Psychological motivation is a process. It's not a property that emerges automatically from pattern recognition or from any mechanical tropism.

This is the underlying problem with these kinds of arguments. You're simply assuming a recognisably competitive human-like psychology appears out of nowhere, with a near miraculous ability to strategise in some areas, but not others - because AI.

You use words like "interests" and "goal" as if they mean something in AI terms. But they don't. How does Watson define its interests? How about DeepMind? Do they even have a model for what interests - never mind their interests - are?

There are multiple levels of symbolic calculation and abstraction missing here. The argument reduces to "An AI will act like a robot with baked-in motivations while also being able to improvise and strategise like a human, only better."

I think it's unlikely that an entity that can metaprogram itself successfully enough to strategies and impersonate wouldn't also be able to metaprogram its goals.

You say it will pretend to empathise with humans. If you accept that's possible, how do you know it won't also be pretending to be interested in paperclips?

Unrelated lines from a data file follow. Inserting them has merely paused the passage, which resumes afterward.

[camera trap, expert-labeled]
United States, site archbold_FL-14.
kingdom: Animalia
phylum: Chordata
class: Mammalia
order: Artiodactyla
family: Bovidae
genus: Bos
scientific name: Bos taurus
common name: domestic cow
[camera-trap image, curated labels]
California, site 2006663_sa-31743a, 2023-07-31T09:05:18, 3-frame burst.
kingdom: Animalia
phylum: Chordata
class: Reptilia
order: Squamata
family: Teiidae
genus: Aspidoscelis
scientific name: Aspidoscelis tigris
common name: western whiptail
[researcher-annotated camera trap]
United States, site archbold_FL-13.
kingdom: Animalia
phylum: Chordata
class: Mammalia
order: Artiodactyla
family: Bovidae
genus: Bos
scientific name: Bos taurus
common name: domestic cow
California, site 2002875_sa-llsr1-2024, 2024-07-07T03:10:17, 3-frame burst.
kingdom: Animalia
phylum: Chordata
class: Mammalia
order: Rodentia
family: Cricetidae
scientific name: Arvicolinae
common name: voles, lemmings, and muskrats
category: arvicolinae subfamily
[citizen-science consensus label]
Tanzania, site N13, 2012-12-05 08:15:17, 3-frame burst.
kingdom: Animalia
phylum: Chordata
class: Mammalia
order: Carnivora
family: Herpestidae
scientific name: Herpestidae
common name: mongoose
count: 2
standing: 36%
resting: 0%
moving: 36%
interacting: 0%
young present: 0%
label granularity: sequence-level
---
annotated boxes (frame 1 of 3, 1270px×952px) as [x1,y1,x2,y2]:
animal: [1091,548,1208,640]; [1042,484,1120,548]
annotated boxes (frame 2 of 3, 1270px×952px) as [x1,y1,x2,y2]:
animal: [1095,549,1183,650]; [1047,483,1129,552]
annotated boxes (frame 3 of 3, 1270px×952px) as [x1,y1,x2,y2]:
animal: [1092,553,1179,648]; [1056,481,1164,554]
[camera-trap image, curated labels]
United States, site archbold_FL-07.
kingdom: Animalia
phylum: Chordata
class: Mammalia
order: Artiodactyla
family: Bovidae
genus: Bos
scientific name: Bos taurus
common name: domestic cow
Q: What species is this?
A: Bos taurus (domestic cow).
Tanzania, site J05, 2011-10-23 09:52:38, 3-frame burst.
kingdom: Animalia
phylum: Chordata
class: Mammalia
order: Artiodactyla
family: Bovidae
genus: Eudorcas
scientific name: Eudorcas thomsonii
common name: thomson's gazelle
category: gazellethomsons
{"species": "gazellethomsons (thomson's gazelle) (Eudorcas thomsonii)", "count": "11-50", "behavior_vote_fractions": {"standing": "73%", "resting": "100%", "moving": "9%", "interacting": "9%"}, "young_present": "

Ah ok, I think the confusion comes from what we're talking about. So you're talking about something in between strong (humanlike) AI, and what we currently have now. Certainly there will be discussions about the capabilities of these intermediate intelligences, and their risks. But undoubtedly, unless there is some kind of agreement that we not do it, people will continue on past these intermediate intelligences and create AIs that are perfectly capable of simulating humans, and surpassing them in many ways.

We're just talking about different kinds of things. All of those things you're saying won't exist in AIs:

> You use words like "interests" and "goal" as if they mean something in AI terms. But they don't. How does Watson define its interests? How about DeepMind? Do they even have a model for what interests - never mind their interests - are?

You're right, most of the AIs we build won't have those things. But one day, we'll understand those things in depth, and someone will build an AI that has general intelligence and an optimization criteria. And that's what this video is talking about. Nobody is concerned that DeepMind or Watson will suddenly grow sentient unless they are very confused about their capabilities.